Simple Discretization: Binning

  • Equal-width (distance) partitioning

    • Divides the range into N intervals of equal size: uniform grid

    • if $A$ and $B$ are the lowest and highest values of the attribute, the width of intervals will be: $W = (B –A)/N$

    • The most straightforward, but outliers may dominate presentation

    • Skewed data is not handled well

  • Equal-depth (frequency) partitioning

    • Divides the range into N intervals, each containing approximately same number of samples

    • Good data scaling

    • Managing categorical attributes can be tricky

Binning Methods for Data Smoothing

  • Sorted data for price (in dollars): 4, 8, 9, 15, 21, 21, 24, 25, 26, 28, 29, 34

  • Partition into equal-frequency (equi-depth) bins:

    • Bin 1: 4, 8, 9, 15

    • Bin 2: 21, 21, 24, 25

    • Bin 3: 26, 28, 29, 34

  • Smoothing by bin means:

    • Bin 1: 9, 9, 9, 9

    • Bin 2: 23, 23, 23, 23

    • Bin 3: 29, 29, 29, 29

  • Smoothing by bin boundaries:

    • Bin 1: 4, 4, 4, 15

    • Bin 2: 21, 21, 25, 25

    • Bin 3: 26, 26, 26, 34

Binarization (One-hot-encoding)

  • Binarization maps a continuous or categorical attribute into one or more binary attributes

    • Often convert a continuous attribute to a categorical attribute and then convert the categorical attribute to a set of binary attributes

    • Typically used for association analysis

Data Exploration

Summary Statistics

  • Summary statistics are numbers that summarize properties of the data

    • For categorical attributes

      • Frequency

      • Mode

    • For continuous attributes

      • Percentiles

      • Measures of Location: Mean and Median

      • Measures of Spread: Range and Variance

Histograms

  • Used to plot the distribution of the values of a single attribute (한 가지 변수가 어떻게 분포되어 있는지)
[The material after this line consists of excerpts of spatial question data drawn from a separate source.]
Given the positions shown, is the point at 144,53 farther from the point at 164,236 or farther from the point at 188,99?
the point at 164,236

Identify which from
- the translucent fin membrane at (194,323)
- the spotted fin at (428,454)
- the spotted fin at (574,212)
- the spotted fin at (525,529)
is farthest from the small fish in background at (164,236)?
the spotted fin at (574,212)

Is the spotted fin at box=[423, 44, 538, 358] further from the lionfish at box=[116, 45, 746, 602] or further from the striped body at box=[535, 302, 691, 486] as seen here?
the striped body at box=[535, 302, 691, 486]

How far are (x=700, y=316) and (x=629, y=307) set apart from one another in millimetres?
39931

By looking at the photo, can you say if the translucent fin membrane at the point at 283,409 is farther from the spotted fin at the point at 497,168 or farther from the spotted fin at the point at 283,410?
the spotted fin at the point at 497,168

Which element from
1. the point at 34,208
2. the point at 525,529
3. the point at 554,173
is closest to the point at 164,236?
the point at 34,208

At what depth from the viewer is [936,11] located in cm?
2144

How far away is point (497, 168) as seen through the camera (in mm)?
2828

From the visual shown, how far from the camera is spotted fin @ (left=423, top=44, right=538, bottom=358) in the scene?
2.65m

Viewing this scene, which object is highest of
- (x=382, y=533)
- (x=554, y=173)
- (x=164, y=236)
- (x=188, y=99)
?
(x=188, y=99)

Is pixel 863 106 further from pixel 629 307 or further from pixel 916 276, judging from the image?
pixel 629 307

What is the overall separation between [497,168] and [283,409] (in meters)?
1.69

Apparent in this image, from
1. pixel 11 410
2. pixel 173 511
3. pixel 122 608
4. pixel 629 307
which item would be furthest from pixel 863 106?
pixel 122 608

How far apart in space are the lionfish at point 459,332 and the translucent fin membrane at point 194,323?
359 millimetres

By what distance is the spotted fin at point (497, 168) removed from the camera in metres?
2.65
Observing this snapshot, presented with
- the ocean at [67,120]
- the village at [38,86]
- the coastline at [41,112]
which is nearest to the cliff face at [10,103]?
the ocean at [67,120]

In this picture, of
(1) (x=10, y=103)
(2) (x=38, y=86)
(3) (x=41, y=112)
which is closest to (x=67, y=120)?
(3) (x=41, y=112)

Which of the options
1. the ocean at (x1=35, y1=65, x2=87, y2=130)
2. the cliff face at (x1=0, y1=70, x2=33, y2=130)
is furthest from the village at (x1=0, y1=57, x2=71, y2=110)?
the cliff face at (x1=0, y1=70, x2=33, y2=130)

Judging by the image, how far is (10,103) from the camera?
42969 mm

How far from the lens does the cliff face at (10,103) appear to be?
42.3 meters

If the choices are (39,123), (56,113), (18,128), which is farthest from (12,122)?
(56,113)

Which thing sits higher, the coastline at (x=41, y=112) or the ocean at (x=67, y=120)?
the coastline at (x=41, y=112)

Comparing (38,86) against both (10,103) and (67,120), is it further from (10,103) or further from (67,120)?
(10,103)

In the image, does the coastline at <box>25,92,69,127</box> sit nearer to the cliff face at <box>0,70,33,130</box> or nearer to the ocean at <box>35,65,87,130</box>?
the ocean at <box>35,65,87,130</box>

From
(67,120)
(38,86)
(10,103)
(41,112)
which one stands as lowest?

    • It divide the values into bins and shows a bar plot of the number of objects in each bin

    • The height of each bar indicates the number of objects

    • Shape of histogram depends on the number of bins ($x$축을 얼마나 잘게 나눌지 결정하는 요소인 bin 개수를 결정하는 것이 중요하다.)

  • Two-Dimensional Histograms

    • Used to plot the joint distribution of the values of two attributes

Box Plots

  • Another way of displaying the distribution 분포 of data

  • Box plots can be used to compare 비교 attributes

  • 50th percentile : 100분위수가 50 (=median 중앙값)

  • 25th, 75th percentile : 4분위수

Scatter Plots

  • Used to plot the pairwise correlations between attributes (두 가지 변수가 어떠한 관계를 가지고 있는지)

    • Each data object is depicted as a marker.

    • The position of a marker is determined by the values of its attributes.

    • While two-dimensional scatter plots are most common, three-dimensional scatter plots can also be utilized.

    • Often, additional attributes can be displayed by using the size, shape, and color of the markers that represent the objects

  • Additional attributes can be incorporated into scatter plots through:

    • Marker Size: Representing an attribute using the size of markers.

    • Marker Shape: Differentiating markers based on an additional attribute.

    • Marker Color: Using color variation to convey information about another attribute.

CvkfoFP.png

  • petal_length와 petal_width는 선형적 관계가 있음. (비례하는 형태의 데이터 구성)

  • sepal_width와 sepal_length는 관련이 없다.